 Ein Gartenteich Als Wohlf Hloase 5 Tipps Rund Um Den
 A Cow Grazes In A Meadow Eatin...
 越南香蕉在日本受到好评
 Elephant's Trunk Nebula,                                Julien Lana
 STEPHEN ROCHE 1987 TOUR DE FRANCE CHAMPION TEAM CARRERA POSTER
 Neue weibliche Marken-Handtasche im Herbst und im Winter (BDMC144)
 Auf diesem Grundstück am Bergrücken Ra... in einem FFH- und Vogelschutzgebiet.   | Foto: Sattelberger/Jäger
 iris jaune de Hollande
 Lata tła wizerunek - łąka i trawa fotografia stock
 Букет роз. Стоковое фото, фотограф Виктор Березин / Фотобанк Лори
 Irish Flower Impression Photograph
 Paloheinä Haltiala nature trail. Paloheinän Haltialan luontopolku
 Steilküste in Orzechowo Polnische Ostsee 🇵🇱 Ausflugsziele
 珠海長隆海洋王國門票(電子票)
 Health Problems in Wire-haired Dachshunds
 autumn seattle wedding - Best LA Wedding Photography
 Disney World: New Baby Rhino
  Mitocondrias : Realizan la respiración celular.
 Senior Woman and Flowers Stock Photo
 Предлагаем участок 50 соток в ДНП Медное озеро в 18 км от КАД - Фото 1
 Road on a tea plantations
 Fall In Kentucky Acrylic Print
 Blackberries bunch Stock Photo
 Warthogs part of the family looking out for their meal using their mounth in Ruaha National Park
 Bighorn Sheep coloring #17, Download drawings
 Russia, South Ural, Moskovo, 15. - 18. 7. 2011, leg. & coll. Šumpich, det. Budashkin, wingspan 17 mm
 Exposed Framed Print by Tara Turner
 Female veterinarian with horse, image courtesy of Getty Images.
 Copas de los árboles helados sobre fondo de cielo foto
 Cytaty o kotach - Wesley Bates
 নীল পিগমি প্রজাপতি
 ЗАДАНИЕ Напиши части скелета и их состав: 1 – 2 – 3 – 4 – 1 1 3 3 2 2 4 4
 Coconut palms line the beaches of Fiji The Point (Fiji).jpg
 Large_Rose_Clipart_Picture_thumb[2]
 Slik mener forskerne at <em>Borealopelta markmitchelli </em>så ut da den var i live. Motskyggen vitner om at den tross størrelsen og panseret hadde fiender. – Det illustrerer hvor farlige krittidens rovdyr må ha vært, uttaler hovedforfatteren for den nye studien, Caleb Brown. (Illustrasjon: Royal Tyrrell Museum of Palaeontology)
========================================================================
--- Task item ---
Using the exact wording, write out all of the records.

--- Answer section ---
 Ein Gartenteich Als Wohlf Hloase 5 Tipps Rund Um Den
 A Cow Grazes In A Meadow Eatin...
 越南香蕉在日本受到好评
 Elephant's Trunk Nebula,                                Julien Lana
 STEPHEN ROCHE 1987 TOUR DE FRANCE CHAMPION TEAM CARRERA POSTER
 Neue weibliche Marken-Handtasche im Herbst und im Winter (BDMC144)
 Auf diesem Grundstück am Bergrücken Ra... in einem FFH- und Vogelschutzgebiet.   | Foto: Sattelberger/Jäger
 iris jaune de Hollande
 Lata tła wizerunek - łąka i trawa fotografia stock
 Букет роз. Стоковое фото, фотограф Виктор Березин / Фотобанк Лори
 Irish Flower Impression Photograph
 Paloheinä Haltiala nature trail. Paloheinän Haltialan luontopolku
 Steilküste in Orzechowo Polnische Ostsee 🇵🇱 Ausflugsziele
 珠海長隆海洋王國門票(電子票)
 Health Problems in Wire-haired Dachshunds
 autumn seattle wedding - Best LA Wedding Photography
 Disney World: New Baby Rhino
  Mitocondrias : Realizan la respiración celular.
 Senior Woman and Flowers Stock Photo
 Предлагаем участок 50 соток в ДНП Медное озеро в 18 км от КАД - Фото 1
 Road on a tea plantations
 Fall In Kentucky Acrylic Print
 Blackberries bunch Stock Photo
 Warthogs part of the family looking out for their meal using their mounth in Ruaha National Park
 Bighorn Sheep coloring #17, Download drawings
 Russia, South Ural, Moskovo, 15. - 18. 7. 2011, leg. & coll. Šumpich, det. Budashkin, wingspan 17 mm
 Exposed Framed Print by Tara Turner
 Female veterinarian with horse, image courtesy of Getty Images.
 Copas de los árboles helados sobre fondo de cielo foto
 Cytaty o kotach - Wesley Bates
 নীল পিগমি প্রজাপতি
 ЗАДАНИЕ Напиши части скелета и их состав: 1 – 2 – 3 – 4 – 1 1 3 3 2 2 4 4
 Coconut palms line the beaches of Fiji The Point (Fiji).jpg
 Large_Rose_Clipart_Picture_thumb[2]
 Slik mener forskerne at <em>Borealopelta markmitchelli </em>så ut da den var i live. Motskyggen vitner om at den tross størrelsen og panseret hadde fiender. – Det illustrerer hvor farlige krittidens rovdyr må ha vært, uttaler hovedforfatteren for den nye studien, Caleb Brown. (Illustrasjon: Royal Tyrrell Museum of Palaeontology)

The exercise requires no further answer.